How many lines in the data below contain the string "detection"? Reply with the number alone.

[DATA]
>> Start
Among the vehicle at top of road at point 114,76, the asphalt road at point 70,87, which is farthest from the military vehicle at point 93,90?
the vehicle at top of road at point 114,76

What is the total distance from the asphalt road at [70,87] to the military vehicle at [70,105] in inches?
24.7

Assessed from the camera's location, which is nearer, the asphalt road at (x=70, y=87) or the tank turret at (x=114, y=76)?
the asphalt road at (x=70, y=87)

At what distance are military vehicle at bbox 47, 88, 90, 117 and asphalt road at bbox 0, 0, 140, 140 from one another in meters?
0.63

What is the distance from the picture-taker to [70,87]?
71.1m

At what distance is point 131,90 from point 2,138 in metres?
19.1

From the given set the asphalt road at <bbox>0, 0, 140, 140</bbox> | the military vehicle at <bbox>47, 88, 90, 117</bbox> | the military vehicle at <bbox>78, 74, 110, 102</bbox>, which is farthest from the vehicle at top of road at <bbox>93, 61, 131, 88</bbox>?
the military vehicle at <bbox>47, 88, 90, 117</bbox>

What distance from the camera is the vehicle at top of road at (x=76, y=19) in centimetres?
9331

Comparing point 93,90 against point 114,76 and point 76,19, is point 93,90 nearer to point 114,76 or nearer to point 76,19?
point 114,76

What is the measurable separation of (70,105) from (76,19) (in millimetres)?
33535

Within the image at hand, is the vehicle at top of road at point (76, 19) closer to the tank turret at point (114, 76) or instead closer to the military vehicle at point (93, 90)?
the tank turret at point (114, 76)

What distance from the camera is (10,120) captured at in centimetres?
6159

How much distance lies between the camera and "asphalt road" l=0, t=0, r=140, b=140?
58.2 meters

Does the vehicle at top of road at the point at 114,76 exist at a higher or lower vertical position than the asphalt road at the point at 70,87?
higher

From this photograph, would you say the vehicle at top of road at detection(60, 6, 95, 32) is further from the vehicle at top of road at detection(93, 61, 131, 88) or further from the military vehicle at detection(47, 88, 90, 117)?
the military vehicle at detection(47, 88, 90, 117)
>> End
>> Start
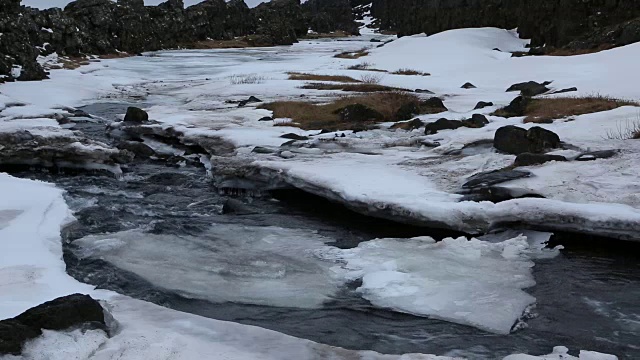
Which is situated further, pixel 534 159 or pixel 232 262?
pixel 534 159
>> End
[SOLUTION FOR THIS TASK]
2